Nov 17, 2018; Austin, TX, USA; Iowa State Cyclones quarterback Brock Purdy (15) reaches high for the snap against the Texas Longhorns during the first quarter at Darrell K Royal-Texas Memorial Stadium. Mandatory Credit: John Gutierrez-USA TODAY Sports
AUSTIN, Texas — After having a night (due to a 6 a.m. flight, it was more like an hour and a half) to sleep on Iowa State’s disappointing 24-10 loss at Texas, here’s where I’ve landed as far as analyzing the significance of this from a broad view of the program.
There’s no doubt that the game was an eye-opening dud. It was an opportunity missed for a rising program that has probably overachieved slightly in years two and three of the Matt Campbell Era.
I still refuse to lump this into the “Clone nut cup” conversation that we’ve all had over the years though. No chance.
Iowa State did not choke on Saturday night. The Cyclones were convincingly beaten by a better team, a group of Longhorns that could very well end up winning the conference.

..........

● **Written tasks**:
a) Answer these questions from the Iowa State–Texas article:
(i) What was the final score of Iowa State's loss at Texas?
(ii) In which stadium was the game played?
(iii) What jersey number does Brock Purdy wear?
b) Print the passage of the Iowa State–Texas article starting at "I still refuse" and ending at "winning the conference.".
c) Translate this sentence from the Iowa State–Texas article into Spanish: "Iowa State did not choke on Saturday night."
The records have no connection to the Iowa State–Texas article.

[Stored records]

..........

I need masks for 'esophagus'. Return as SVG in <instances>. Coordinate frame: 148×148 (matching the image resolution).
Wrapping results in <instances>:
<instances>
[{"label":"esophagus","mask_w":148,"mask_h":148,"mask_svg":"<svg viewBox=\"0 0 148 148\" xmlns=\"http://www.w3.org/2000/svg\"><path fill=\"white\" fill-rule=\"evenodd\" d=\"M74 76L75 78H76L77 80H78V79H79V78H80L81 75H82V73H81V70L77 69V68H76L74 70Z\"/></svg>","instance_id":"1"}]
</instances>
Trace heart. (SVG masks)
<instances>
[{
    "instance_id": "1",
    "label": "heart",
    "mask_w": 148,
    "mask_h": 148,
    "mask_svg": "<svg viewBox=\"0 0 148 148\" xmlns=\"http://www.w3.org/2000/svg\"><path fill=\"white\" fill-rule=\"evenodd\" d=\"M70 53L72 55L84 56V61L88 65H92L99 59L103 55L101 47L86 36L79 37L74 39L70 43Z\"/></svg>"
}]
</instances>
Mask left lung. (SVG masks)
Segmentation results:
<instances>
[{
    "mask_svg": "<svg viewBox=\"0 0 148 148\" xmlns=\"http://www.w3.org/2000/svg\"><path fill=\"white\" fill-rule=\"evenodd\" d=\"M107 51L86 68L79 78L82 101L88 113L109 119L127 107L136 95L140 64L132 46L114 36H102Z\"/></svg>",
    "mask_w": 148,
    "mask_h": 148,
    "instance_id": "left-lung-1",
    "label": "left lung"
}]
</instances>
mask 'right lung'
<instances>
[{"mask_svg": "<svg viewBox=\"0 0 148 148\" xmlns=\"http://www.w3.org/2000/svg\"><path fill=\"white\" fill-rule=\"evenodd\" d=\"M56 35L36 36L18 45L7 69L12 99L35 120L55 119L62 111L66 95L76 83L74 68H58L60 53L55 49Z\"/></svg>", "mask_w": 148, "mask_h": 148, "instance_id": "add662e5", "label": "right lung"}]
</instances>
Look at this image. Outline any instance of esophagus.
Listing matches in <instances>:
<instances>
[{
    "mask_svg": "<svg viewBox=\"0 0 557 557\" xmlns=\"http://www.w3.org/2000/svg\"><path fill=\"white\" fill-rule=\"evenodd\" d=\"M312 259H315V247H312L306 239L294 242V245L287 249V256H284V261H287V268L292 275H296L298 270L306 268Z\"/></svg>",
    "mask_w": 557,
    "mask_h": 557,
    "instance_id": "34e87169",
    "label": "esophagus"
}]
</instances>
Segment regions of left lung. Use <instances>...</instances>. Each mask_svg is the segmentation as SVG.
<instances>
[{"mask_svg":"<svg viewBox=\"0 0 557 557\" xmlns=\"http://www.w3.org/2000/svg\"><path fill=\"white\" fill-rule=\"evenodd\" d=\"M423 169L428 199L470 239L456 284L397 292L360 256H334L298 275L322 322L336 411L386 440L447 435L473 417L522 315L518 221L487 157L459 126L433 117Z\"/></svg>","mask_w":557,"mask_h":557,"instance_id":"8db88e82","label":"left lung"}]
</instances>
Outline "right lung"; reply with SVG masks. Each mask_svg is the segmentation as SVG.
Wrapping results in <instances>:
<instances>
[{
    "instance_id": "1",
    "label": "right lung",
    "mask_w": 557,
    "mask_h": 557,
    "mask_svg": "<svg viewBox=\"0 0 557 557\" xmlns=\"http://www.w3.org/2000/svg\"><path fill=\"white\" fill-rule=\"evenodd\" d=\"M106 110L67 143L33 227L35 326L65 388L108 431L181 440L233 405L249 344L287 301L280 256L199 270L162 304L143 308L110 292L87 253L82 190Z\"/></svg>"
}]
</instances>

..........

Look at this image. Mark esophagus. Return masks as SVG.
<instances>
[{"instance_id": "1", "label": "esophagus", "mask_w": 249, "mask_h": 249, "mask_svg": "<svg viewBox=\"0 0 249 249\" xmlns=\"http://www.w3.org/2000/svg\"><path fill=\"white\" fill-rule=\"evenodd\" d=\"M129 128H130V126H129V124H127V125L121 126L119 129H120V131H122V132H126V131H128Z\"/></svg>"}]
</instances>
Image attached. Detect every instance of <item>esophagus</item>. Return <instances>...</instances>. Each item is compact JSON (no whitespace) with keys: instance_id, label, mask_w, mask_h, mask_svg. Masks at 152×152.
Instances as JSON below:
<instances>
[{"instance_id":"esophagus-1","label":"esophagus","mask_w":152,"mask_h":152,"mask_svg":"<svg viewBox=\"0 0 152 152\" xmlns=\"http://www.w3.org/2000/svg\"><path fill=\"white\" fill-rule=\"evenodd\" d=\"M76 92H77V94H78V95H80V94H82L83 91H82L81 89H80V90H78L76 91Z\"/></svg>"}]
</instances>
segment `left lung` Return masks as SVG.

..........

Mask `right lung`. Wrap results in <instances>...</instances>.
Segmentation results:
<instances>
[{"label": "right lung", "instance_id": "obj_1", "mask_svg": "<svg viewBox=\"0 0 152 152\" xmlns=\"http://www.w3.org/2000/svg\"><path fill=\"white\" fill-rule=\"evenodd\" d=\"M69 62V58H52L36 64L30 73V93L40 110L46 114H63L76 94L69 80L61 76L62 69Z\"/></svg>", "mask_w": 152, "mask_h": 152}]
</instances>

..........

● **Exercise responses**:
a)
(i) 24-10
(ii) Darrell K Royal-Texas Memorial Stadium
(iii) 15

b)
I still refuse to lump this into the “Clone nut cup” conversation that we’ve all had over the years though. No chance.
Iowa State did not choke on Saturday night. The Cyclones were convincingly beaten by a better team, a group of Longhorns that could very well end up winning the conference.

c) Iowa State no se vino abajo por los nervios el sábado por la noche.